18. TÚ NO ERES MI DUEÑO
ISABELLA
Su chaqueta, mega estrujada, parecía sacada de un pomito de medicina.
Ojos avellana y una ceja rojiza alzada, me observaban al final de los casilleros.
Solté un suspiro de alivio que resonó en las paredes.
—Te… traje tu ropa — Harper me habló con voz neutra y sin juzgar.
Ya me caía bien esta Alfa.
—Gracias —murmuré incorporándome e intentando relajarme.
Ella caminó hacia mí y extendió el bolso deportivo que había dejado en el banco.
Lo tomé llena de agradecimiento por no tener que salir de nuevo allá afuera.

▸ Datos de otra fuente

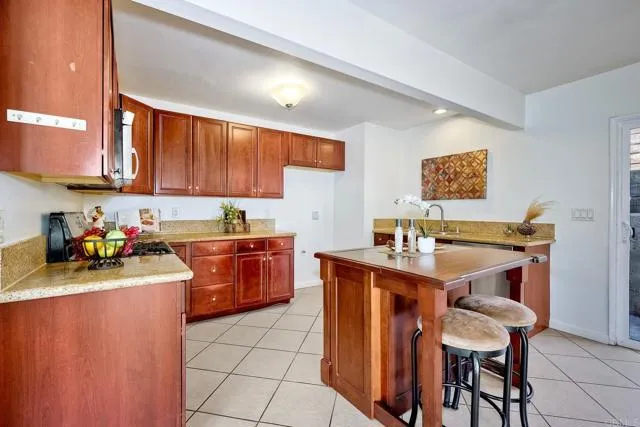 310 Hillside Ct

—Lamento que hayas visto este desastre —confesé agachándome para sacar la ropa.
Ya me daba lo mismo ponérmela delante de ella, si iba prácticamente desnuda.
Se quedó en silencio, no era de hablar mucho por lo que parecía.
—Auch —gemí cuando subí los brazos para bajar la camiseta.
—¿Necesitas ir a la enfermería? —me preguntó mirando a los moretones en el torso.
—Tú misma me los hiciste y ¿ahora me compadeces? —le pregunté medio en broma, intentando disminuir el drama.